* _Work request_
Retype the lines from the one containing "Great Gray Owl Acrylic Print" through the last line of the entries below, exactly and in full, omitting every image.

━━━━━ Source records

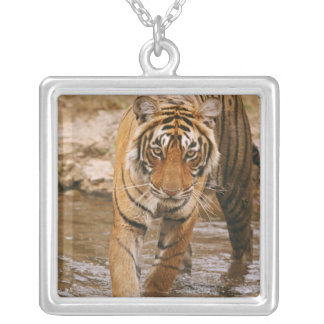 Royal Bengal Tiger coming out of jungle pond, Silver Plated Necklace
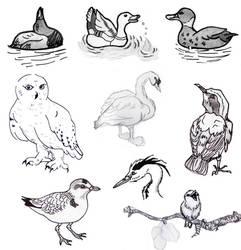 Sketches: birds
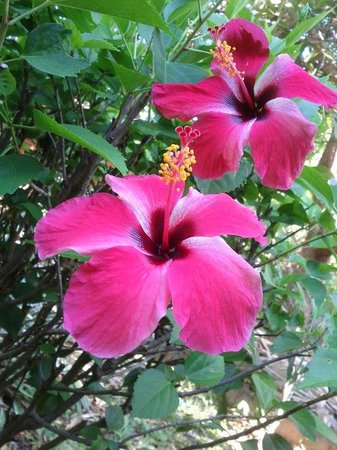 Hotel Chillies: Blooming Hibiscus on our last day there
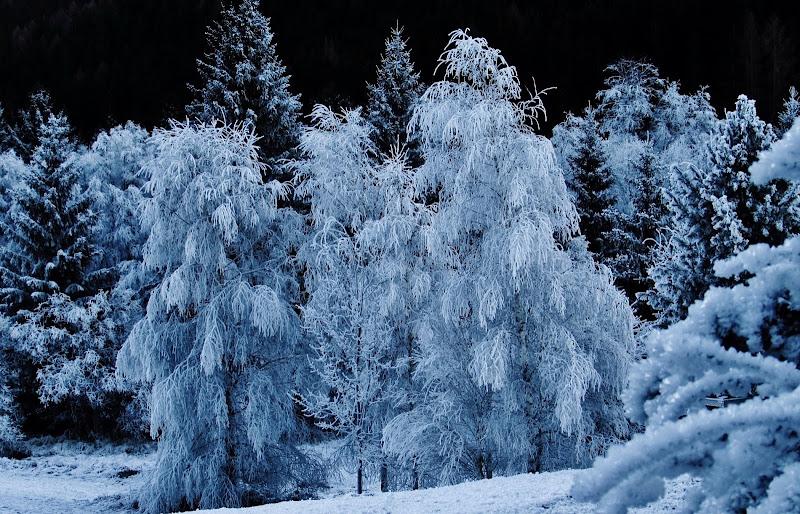 Il bosco incantato di Giorgio Lucca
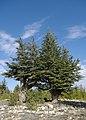 Cedrus libani - Lebanon cedar 01.jpg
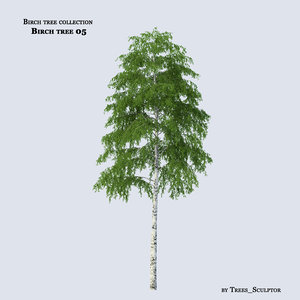 3ds max birch tree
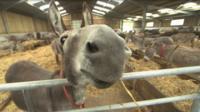 Donkey dentist
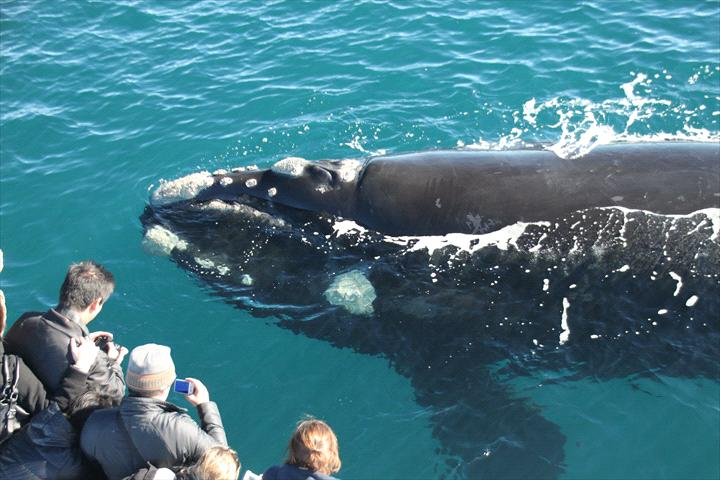 Naturaliste Charters - Whale Watching & Eco Tours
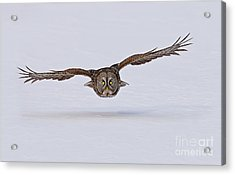 Great Gray Owl Acrylic Print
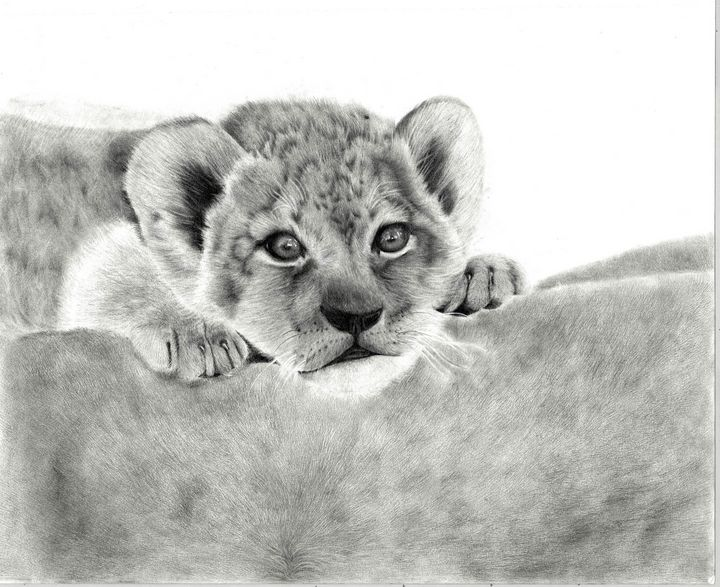 Lion Cub Resting on its Mother - Animal Drawings by Tiana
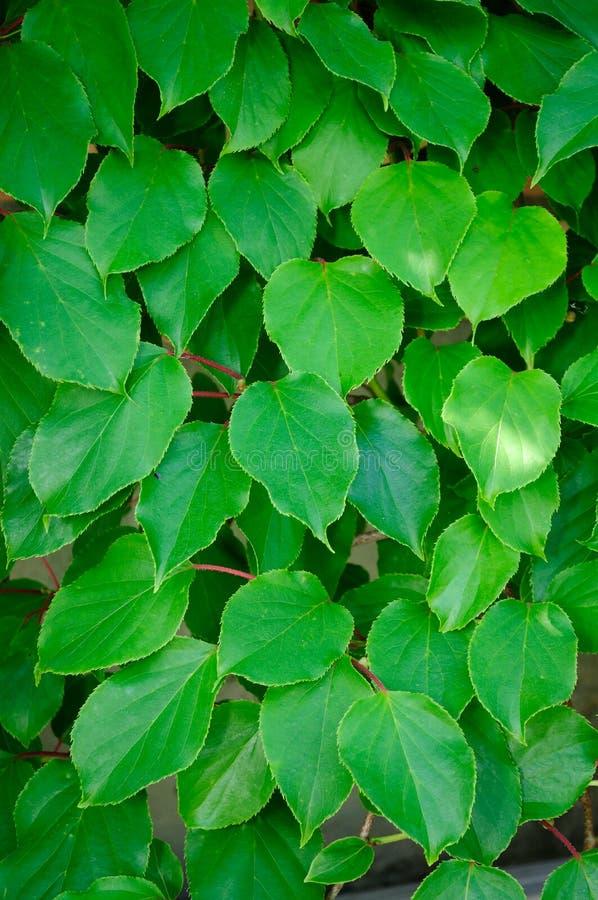 Groene Actinidia-bladeren Gratis Stock Afbeeldingen
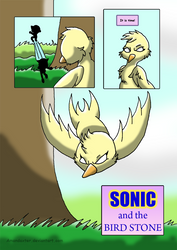 Sonic and the BirdStone chap1 P03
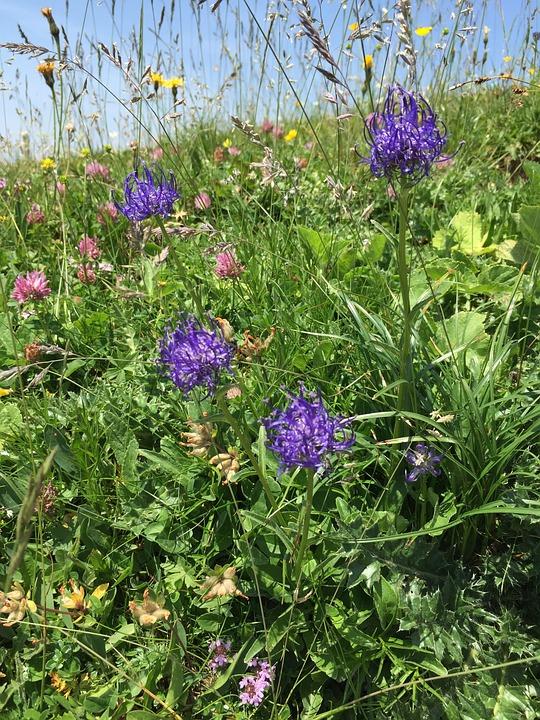 Blue Phyteuma, Flowers, Blue, Wild Flower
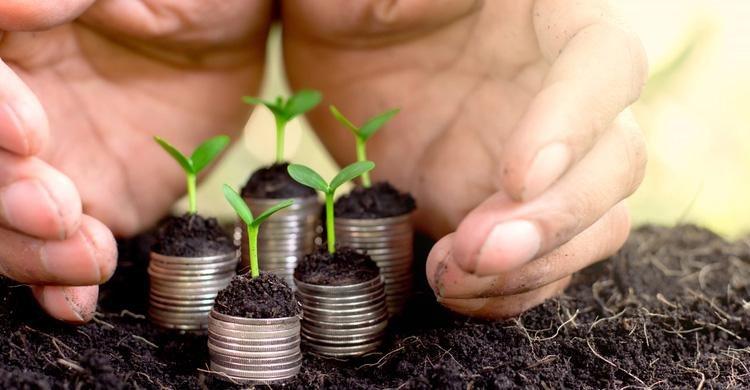 Las aseguradoras europeas comentan la taxonomía de la sostenibilidad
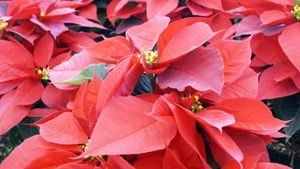 How Do You Care for Poinsettias in Your Home?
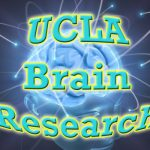 uclabrains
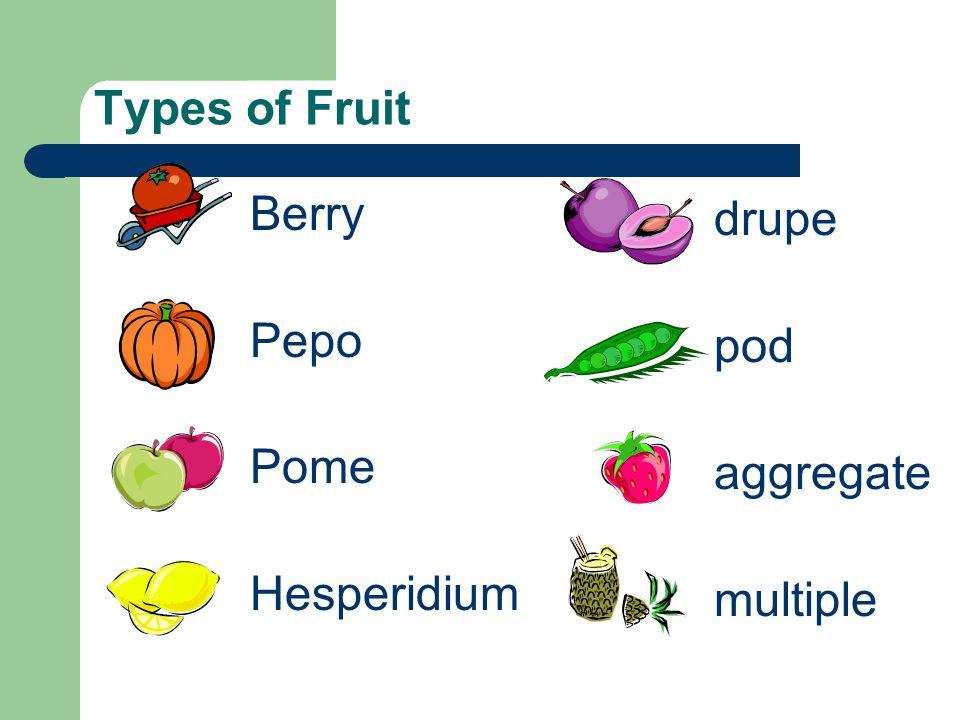 Types of Fruit Berry Pepo Pome Hesperidium drupe pod aggregate multiple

━━━━━━━━━━

* _Task result_
 Great Gray Owl Acrylic Print
 Lion Cub Resting on its Mother - Animal Drawings by Tiana
 Groene Actinidia-bladeren Gratis Stock Afbeeldingen
 Sonic and the BirdStone chap1 P03
 Blue Phyteuma, Flowers, Blue, Wild Flower
 Las aseguradoras europeas comentan la taxonomía de la sostenibilidad
 How Do You Care for Poinsettias in Your Home?
 uclabrains
 Types of Fruit Berry Pepo Pome Hesperidium drupe pod aggregate multiple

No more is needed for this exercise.